How would you describe your leadership approach/style?
It’s collaborative. You have to recognize the strengths and abilities other folks have, and what they know that you don’t, and that’s going to add to the team. So it’s making sure that everyone is able to contribute to the best of their ability and providing the direction and vision that’s necessary.
How have public attitudes toward social justice and the role business plays in it, changed over the last 20 years in Canada?
I think things have fundamentally changed. We need great public policy and we need to ensure that government is involved and they’re pushing the agenda that poverty reduction is a strong part of what they need to do, but in addition to that that we need to take approaches outside of government that involve innovation and the [incorporation] of business practice into the charitable sector. If we’re able to do that then we can have a tremendous impact.
If we look around the world socially responsible investing has increased tremendously, and globally it’s believed it will increase to $500 billion in capital over the next 10 years. In the past two to three years there’s been a tremendous amount of activity in the space and that’s shown by people like SiG at MaRS —they’ve really garnered a lot of interest both from the public as well as government.

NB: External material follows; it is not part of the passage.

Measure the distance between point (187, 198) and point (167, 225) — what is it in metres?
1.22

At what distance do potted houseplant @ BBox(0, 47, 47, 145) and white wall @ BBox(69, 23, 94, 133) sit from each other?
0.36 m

A couple of former finance ministers have recently said Canada can’t reduce its deficit without tax hikes. Do you agree? And is there any way to make tax increases palatable to the public?
I think the government will likely have to increase revenues both through taxation and other means. I think that’s something the public recognizes. … And in addition, we’ll also have to look at providing seed funding and alternative funding mechanisms to achieve [policy] aims. So if you look at investments in affordable housing as an example, we don’t in the immediate term have the ability to provide direct government dollars in the billions; however, if government can provide incentive for people to buy affordable housing bonds, then for a very small investment they can have a huge return. In addition to that we also recognize we’re going to have a deficit for a short time and that’s fine because we have to sustain and maintain the services we have.
You’re a basketball fan. If you could assemble your dream team, and it included you, with what other four players would you share the court?
I’d have Chris Bosh, Andrea Bargnani, Damon Stoudamire and Charles Oakley. I gotta go with all Raptors — I have to be a true fan. They’ve had some amazing players. I would definitely have to be the coach on that team so I’d probably have to add a fifth to the lineup.